Request 1:
In the Fulwell 73 profile, reproduce word for word everything from "Originally operating within" down to "Sunderland 'Til I Die.".
Request 2:
Using the Fulwell 73 profile, explain in one to three sentences why the company pulled back from its 2017 plan to buy Sunderland.

***** Text excerpt

Fulwell 73 is a British television, film and music production company based in London. It was founded in 2005 by brothers Gabe and Ben Turner, Leo Pearlman, and Ben Winston. James Corden became the fifth full time partner in January 2017. Fulwell 73 operates across a wide range of genres and across all media platforms; theatrical, broadcast and digital.

Originally operating within the UK, Fulwell 73 now operates internationally, across a range of television genres, including scripted comedy, factual entertainment, sport and music.

Name 
The name Fulwell 73 is a homage to Sunderland A.F.C. (The "Fulwell End" was the name of a stand at Roker Park and "73" is a reference to the 1973 FA Cup Final, the last time Sunderland won a major trophy). Leo Pearlman, Gabe Turner, and Ben Turner are all Sunderland A.F.C. fans. Ben Winston, however, supported Arsenal FC.

In the summer of 2017, Fulwell 73 announced their plans to buy Sunderland from chairman Ellis Short, but in a statement to fanzine A Love Supreme on 21 June 2017, they withdrew their interest, citing the demands of the business. In 2018, Fulwell 73 produced the Netflix documentary series Sunderland 'Til I Die.

People

Gabe Turner
Gabe Turner has worked as a producer, director and writer across a wide range of Fulwell projects collaborating with Meryl Streep, Arnold Schwarzenegger, David Beckham, James Corden and Billy Crystal among others. His first documentary In the Hands of the Gods was co-directed with his brother Ben, and received widespread critical acclaim. The Class of 92 became the fastest selling sports documentary of all time. In 2014 Gabe directed his first feature The Guvnors (Metrodome), which won two National Film Awards. More recently he completed a documentary about Usain Bolt's journey in his attempt to win a third consecutive gold medal at the Rio Olympics in 2016.

Ben Turner
Ben Turner is a writer director specialising in comedy, sport and music. He started in the industry as an editor at TVC before his first short, Letting Go, played at film festivals around the world and was featured on the South Bank Show. He came to public attention after directing In The Hands of the Gods with his brother Gabe. The film was released nationwide in cinemas by Lionsgate to great critical acclaim. Other sport related films have included Class of ’92 (Universal) and the award-winning First Among Equals (ITV) about Laurie Cunningham, the first black footballer to play for England. Ben has directed music videos for a range of bands including One Direction, Olly Murs, Demi Lovato, Little Mix, 5 Seconds of Summer as well as commercials for brands like Coca-Cola, Sainsbury's, Evans Cycles and Jessops. He has written and directed a range of comedy with David Walliams, Danny DeVito, James Corden, Richard Ayoade and Keith Lemon and worked with stars like Daniel Craig, Gwyneth Paltrow, Hugh Grant, Kate Moss, Andy Murray and Michael Sheen. Ben worked with Gabe Turner on a feature-length documentary on Usain Bolt and in 2019 Hitsville: The Making of Motown.

**********
***** Excerpted data

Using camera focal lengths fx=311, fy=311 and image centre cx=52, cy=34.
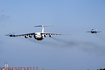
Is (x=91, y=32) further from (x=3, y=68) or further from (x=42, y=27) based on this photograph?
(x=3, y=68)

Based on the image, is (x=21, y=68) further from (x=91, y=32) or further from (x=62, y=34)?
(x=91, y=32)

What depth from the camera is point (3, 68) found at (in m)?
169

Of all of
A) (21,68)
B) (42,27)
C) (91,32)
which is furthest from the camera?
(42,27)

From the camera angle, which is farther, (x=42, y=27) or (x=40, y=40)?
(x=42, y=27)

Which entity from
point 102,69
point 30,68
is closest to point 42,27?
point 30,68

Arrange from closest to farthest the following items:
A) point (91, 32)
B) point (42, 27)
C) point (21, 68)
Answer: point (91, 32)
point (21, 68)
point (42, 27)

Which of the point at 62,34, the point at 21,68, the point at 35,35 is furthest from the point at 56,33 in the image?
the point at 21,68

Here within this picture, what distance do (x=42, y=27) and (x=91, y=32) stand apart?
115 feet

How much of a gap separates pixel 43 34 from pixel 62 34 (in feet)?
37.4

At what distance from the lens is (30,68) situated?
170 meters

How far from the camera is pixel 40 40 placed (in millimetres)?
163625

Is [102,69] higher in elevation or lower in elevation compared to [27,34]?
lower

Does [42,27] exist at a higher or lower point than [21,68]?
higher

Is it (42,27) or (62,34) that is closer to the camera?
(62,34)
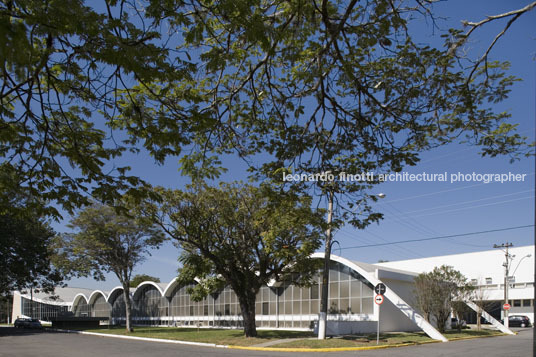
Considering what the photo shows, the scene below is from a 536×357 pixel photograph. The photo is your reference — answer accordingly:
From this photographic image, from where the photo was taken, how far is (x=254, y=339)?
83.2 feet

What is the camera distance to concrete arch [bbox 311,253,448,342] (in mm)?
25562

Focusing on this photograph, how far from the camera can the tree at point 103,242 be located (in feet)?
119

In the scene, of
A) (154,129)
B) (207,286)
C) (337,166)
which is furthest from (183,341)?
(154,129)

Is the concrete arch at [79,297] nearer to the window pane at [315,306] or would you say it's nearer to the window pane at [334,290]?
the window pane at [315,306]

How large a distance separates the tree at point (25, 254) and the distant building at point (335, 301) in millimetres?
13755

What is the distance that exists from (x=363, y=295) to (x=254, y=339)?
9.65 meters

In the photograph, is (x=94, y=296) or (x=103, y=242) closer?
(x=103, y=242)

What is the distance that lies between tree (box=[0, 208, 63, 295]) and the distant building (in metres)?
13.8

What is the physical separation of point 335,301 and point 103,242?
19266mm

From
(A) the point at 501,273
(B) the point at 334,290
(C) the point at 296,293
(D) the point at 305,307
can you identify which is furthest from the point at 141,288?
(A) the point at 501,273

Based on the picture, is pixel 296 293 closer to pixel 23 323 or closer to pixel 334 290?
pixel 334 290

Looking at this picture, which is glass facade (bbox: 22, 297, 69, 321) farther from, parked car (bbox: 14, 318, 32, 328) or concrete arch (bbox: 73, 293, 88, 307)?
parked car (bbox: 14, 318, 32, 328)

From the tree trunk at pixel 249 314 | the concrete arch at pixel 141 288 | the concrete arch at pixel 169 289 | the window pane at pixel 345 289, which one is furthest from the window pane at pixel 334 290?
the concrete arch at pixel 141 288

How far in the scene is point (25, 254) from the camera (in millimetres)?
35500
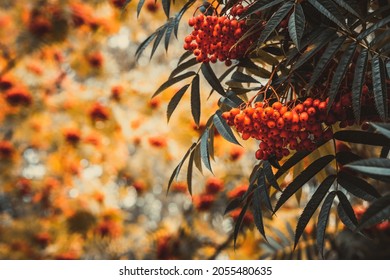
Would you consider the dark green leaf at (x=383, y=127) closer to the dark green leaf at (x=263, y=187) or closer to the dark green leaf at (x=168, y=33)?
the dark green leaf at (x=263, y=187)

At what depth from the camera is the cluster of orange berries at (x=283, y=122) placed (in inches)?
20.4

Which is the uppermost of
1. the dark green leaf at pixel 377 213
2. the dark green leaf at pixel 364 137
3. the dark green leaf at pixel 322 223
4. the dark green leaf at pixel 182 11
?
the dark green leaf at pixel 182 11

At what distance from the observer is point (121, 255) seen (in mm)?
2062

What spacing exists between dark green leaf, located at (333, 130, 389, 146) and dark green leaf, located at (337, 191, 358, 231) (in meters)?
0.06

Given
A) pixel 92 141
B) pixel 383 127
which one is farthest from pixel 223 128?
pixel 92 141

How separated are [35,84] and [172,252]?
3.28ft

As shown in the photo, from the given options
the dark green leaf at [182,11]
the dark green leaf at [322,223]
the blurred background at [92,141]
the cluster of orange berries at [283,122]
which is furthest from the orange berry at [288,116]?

**********

Right answer 1:
Originally operating within the UK, Fulwell 73 now operates internationally, across a range of television genres, including scripted comedy, factual entertainment, sport and music.

Name 
The name Fulwell 73 is a homage to Sunderland A.F.C. (The "Fulwell End" was the name of a stand at Roker Park and "73" is a reference to the 1973 FA Cup Final, the last time Sunderland won a major trophy). Leo Pearlman, Gabe Turner, and Ben Turner are all Sunderland A.F.C. fans. Ben Winston, however, supported Arsenal FC.

In the summer of 2017, Fulwell 73 announced their plans to buy Sunderland from chairman Ellis Short, but in a statement to fanzine A Love Supreme on 21 June 2017, they withdrew their interest, citing the demands of the business. In 2018, Fulwell 73 produced the Netflix documentary series Sunderland 'Til I Die.

Right answer 2:
Fulwell 73 withdrew its interest because of the demands of the business. It gave this reason in a statement to the fanzine A Love Supreme on 21 June 2017.